● **What is needed**
In the data below, the copy begins at the line containing "cascade-naturospace" and runs through the last line; repeat those lines exactly, minus the pictures.

● **Extracted records**
· · · · ·

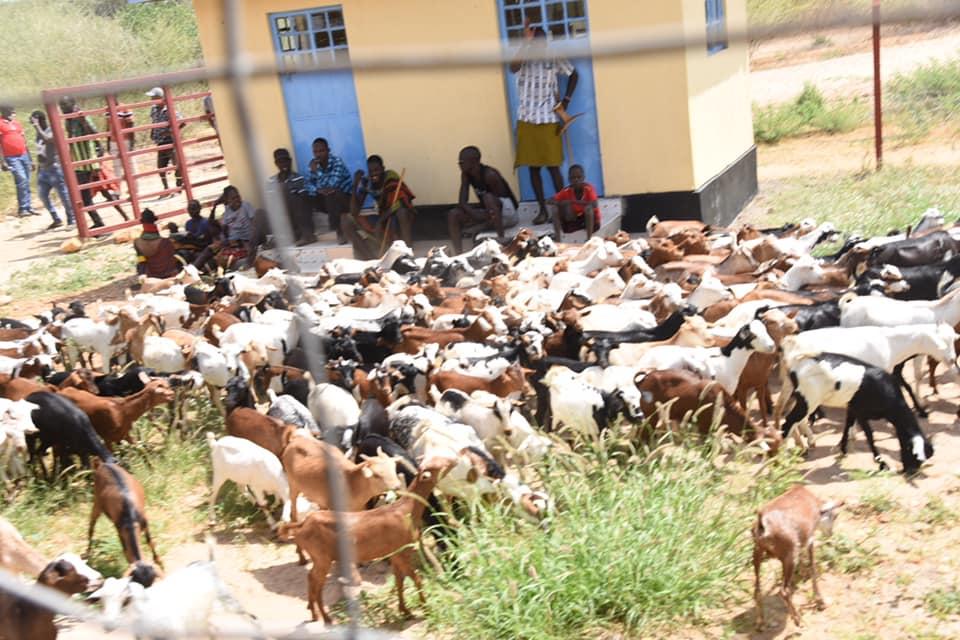 Turkana goats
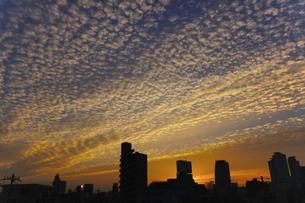 名古屋の夜明けの写真素材 [FYI00153039]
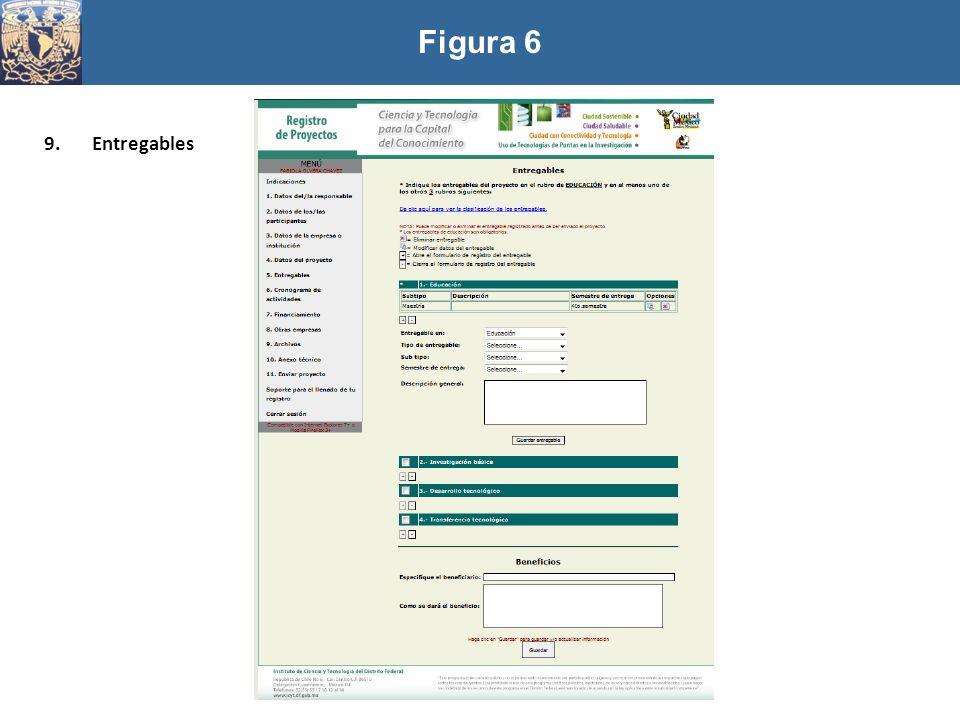 Figura 6 Entregables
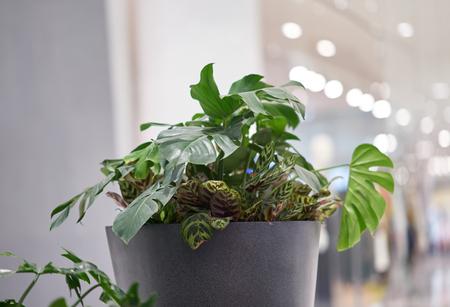 Tree pot in indoors light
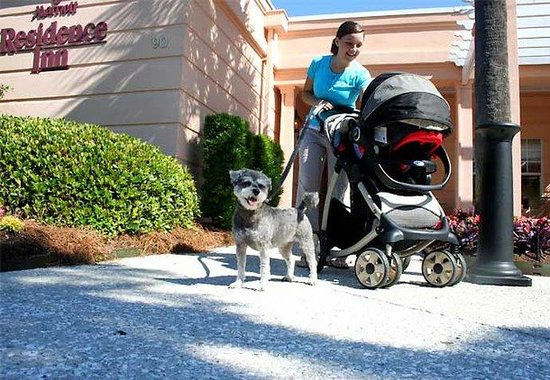 Residence Inn Charleston Downtown/Riverview: Pet Friendly
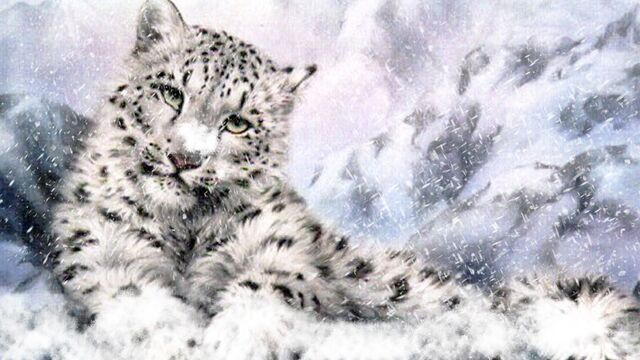 File:Snow-leopard-light-96557.jpg
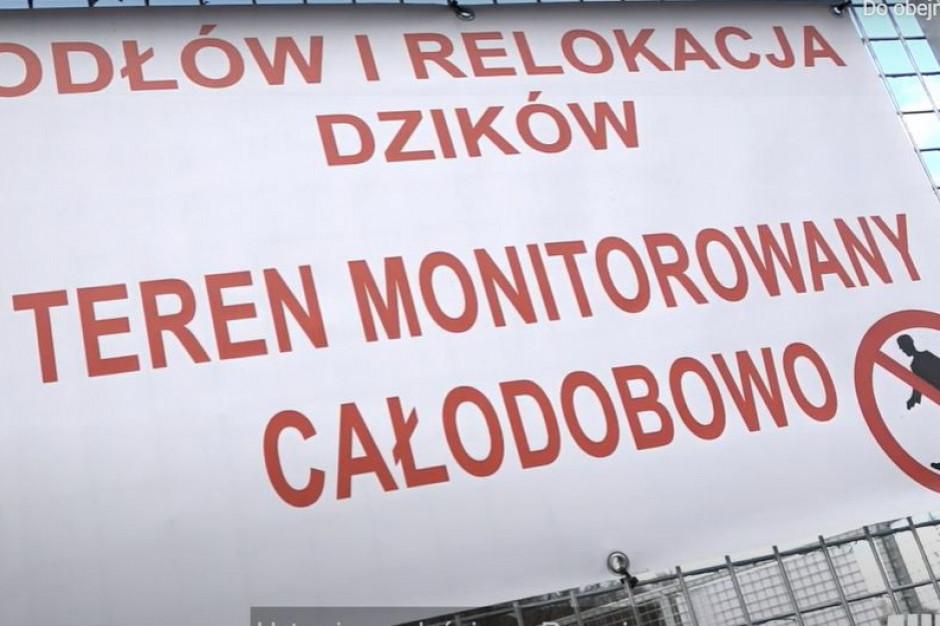 Krakowscy radni apelują o zwiększenie w mieście liczby odłowni dzików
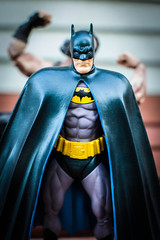 I Hate Waging War on Crime in the Daylight (misterperturbed) Tags: batman dccomics squareenix bane darkknight justiceleagueofamerica jli dcdirect playartskai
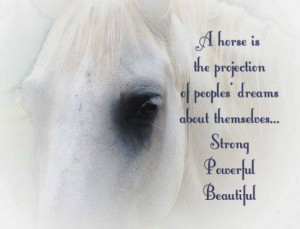 ... from our mundane existence. ~Pam Brown #quotes #inspirational #horses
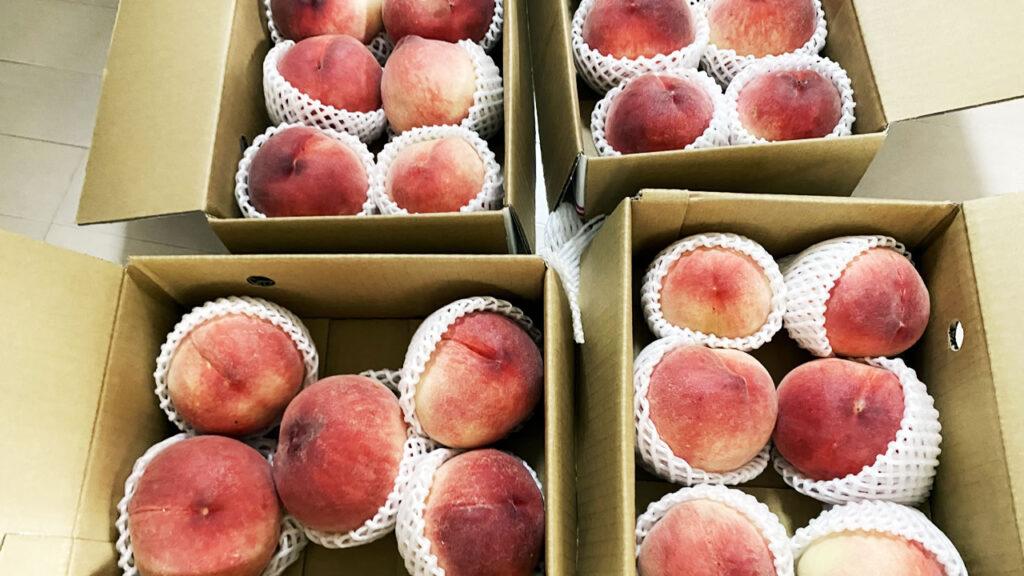 今回の成果物は桃4箱!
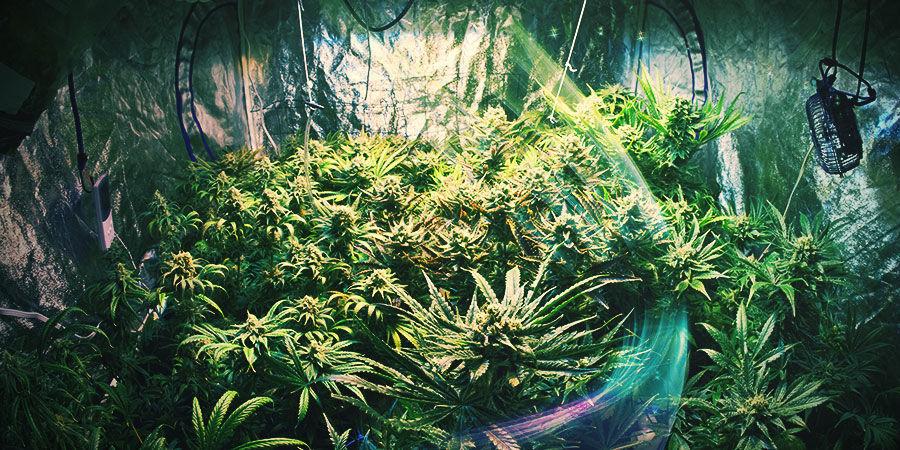 Cannabiskweekruimte: Kies De Juiste Plek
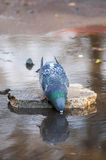 Tired pigeon drinking water Stock Images
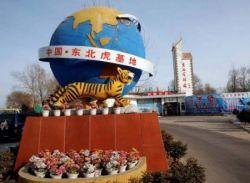 Японский парк с тиграми для экстремальных туристов (фото)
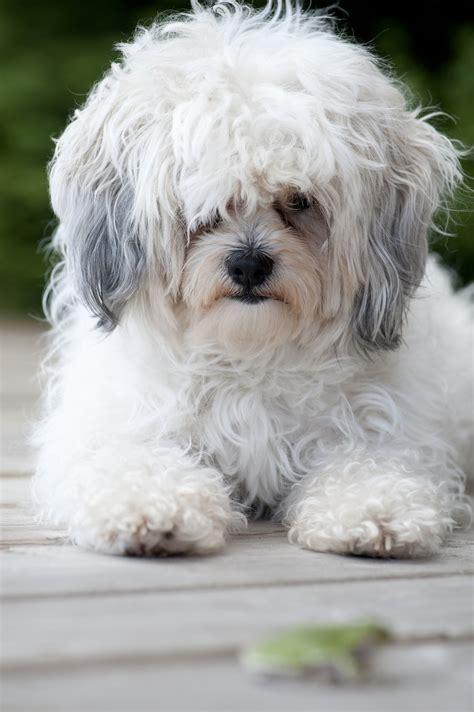 zuchon teddy puppies for sale zuchon teddy puppies available in tucson az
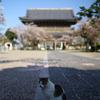 桜散りゆく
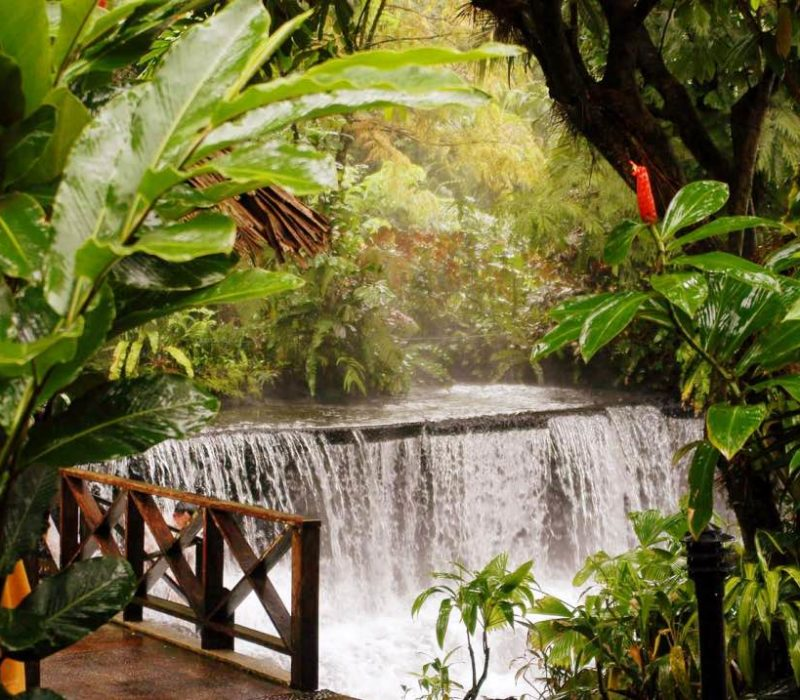 Warmwaterbaden Tabacon In Arenal Costa Rica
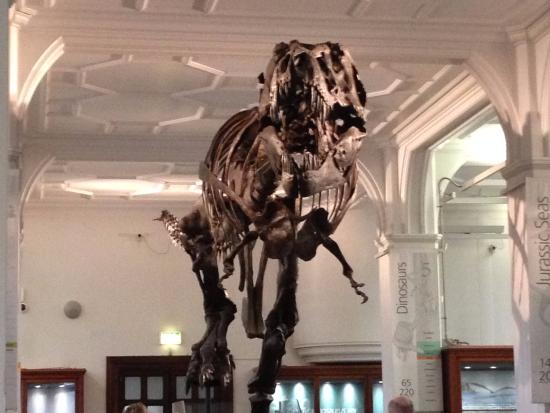 stan the t rex at manchester museum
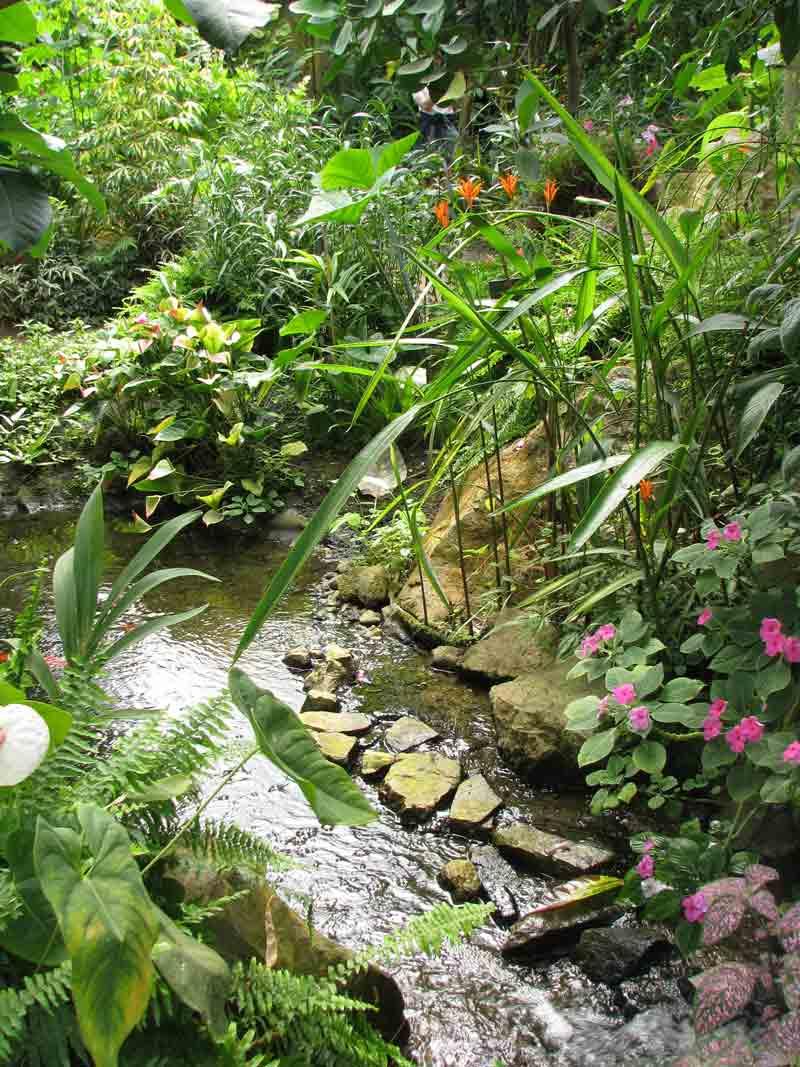 cascade-naturospace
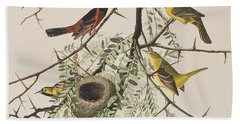 Orchard Oriole Beach Sheet by John James Audubon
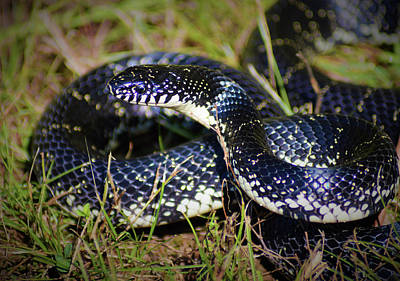Photograph - Eastern Black Kingsnake by Kathy Kelly
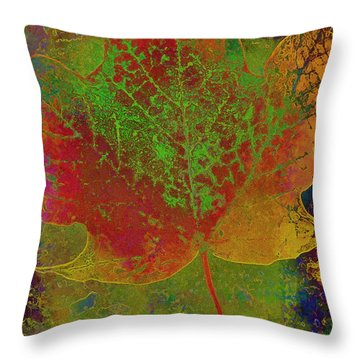 Evolution Of Life Throw Pillow by Deborah Benoit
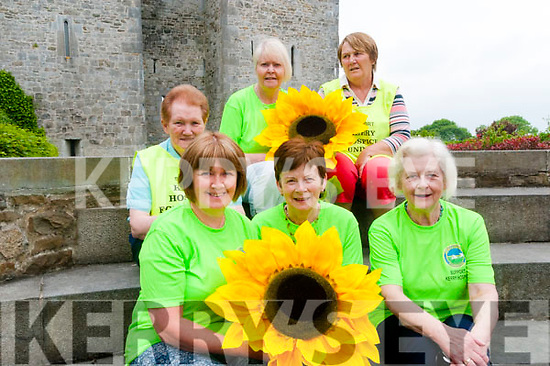 Sunflower Day: Pictured to announce the upcoming Sunflower Day in aid of thge hospice movement to be held in Listowel on Friday 8th June were in front Eileen Sheehy, Mary O'Connor & Theresa Hannon, Back : Sr. Margaret, Helen duggan & Kay Hanley.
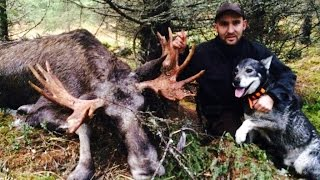 Elgjakt med løshund av Kristoffer Clausen. Hunting moose with dogs.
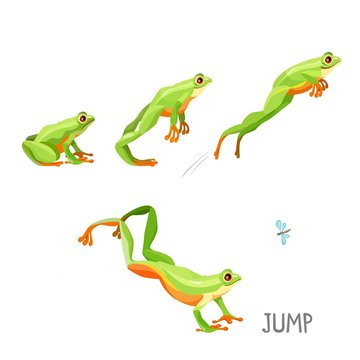 Frog jumping by sequence cartoon vector illustration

· · · · ·

● **Response for this exercise**
 cascade-naturospace
 Orchard Oriole Beach Sheet by John James Audubon
Photograph - Eastern Black Kingsnake by Kathy Kelly
 Evolution Of Life Throw Pillow by Deborah Benoit
 Sunflower Day: Pictured to announce the upcoming Sunflower Day in aid of thge hospice movement to be held in Listowel on Friday 8th June were in front Eileen Sheehy, Mary O'Connor & Theresa Hannon, Back : Sr. Margaret, Helen duggan & Kay Hanley.
 Elgjakt med løshund av Kristoffer Clausen. Hunting moose with dogs.
 Frog jumping by sequence cartoon vector illustration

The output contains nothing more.